Along with the academic, moral and social deterioration of the state schools, there are an increasing number of educators and public officials who share these collectivist views and who regard parental rights with contempt. As more and more parents in recent years have removed their children from the government education systems to enroll them in private schools or to teach them at home, public school authorities have reacted by utilizing the police powers of the state to stop the exodus.

Compulsory attendance laws, teacher certification requirements, accrediting regulations, health and safety codes, and a myriad of other restrictions are being used to intimidate parents, clergymen, and educators whose only “crime” is to seek a decent education for their children. Many of these fine, conscientious people are now suffering prosecution or are serving jail sentences with common criminals. This resort to coercion is a final admission of failure and a ringing indictment of the public “education” system.

Why Not Freedom?

What then is the answer to these problems? Twenty years ago, constitutional scholar and commentator Dan Smoot spelled it out. In the Dan Smoot Report for October 10, 1966 he wrote:

By substituting private financing for federal aid and school taxes, we would eliminate government compulsion which is not only unjust and (as concerns the federal government) unconstitutional, but is also the source of our major educational problems.

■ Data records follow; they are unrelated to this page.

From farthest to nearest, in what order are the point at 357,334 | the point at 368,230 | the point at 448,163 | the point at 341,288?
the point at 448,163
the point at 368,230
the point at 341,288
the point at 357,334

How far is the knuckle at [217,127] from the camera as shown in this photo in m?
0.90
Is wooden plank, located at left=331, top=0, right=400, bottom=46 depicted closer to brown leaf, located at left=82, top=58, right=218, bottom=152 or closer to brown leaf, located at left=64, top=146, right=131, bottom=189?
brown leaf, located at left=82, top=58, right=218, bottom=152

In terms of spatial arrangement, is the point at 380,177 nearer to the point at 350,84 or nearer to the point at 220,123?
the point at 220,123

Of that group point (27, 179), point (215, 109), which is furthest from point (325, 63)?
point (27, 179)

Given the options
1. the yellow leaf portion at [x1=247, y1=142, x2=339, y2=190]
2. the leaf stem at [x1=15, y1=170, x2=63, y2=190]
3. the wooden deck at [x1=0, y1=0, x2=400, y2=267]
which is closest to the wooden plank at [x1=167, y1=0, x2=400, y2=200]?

Then, people with no children in school would not be forced to pay for educating other people’s children. Parents with school-age children could patronize the kinds of schools they want. Those who want church schools could support church schools. Those who want non-sectarian private schools, or trade schools, or special-purpose schools, or schools of classic instruction, or segregated schools, or integrated schools — could do likewise….

How about children whose parents could not pay tuition? The people of America voluntarily contribute enough money to maintain churches for millions of members; and they voluntarily support religious, educational, charitable, artistic, and scientific institutions all over the world. It is absurd to say they would not educate children of the poor without the force of law.

If the billions now confiscated in taxes for our extravagantly expensive government schools were left in the hands of the people, there would be enough money in every community to build and operate all necessary educational institutions. [Public education expenditures for the 1985-86 school year were estimated at $214.2 billion by the U.S. Government’s National Center for Education Statistics.]

And how will this come about? Smoot continued:

We will solve our major education problems when the people elect governors, state legislators, U.S. Congressmen, and a President who have the courage and good sense to say:

How dare a government, professing to be free, lay violent hands on children and force them to attend particular schools, study particular books, under particular teachers?

Whence does government derive the right to take advantage of my children and say when, where, what, and by whom they shall be taught? Whence does government derive the right to seize another man’s money for the education of my children?

How dare a government, professing to be free, invade the domain of private duty and private right that God assigned to parents?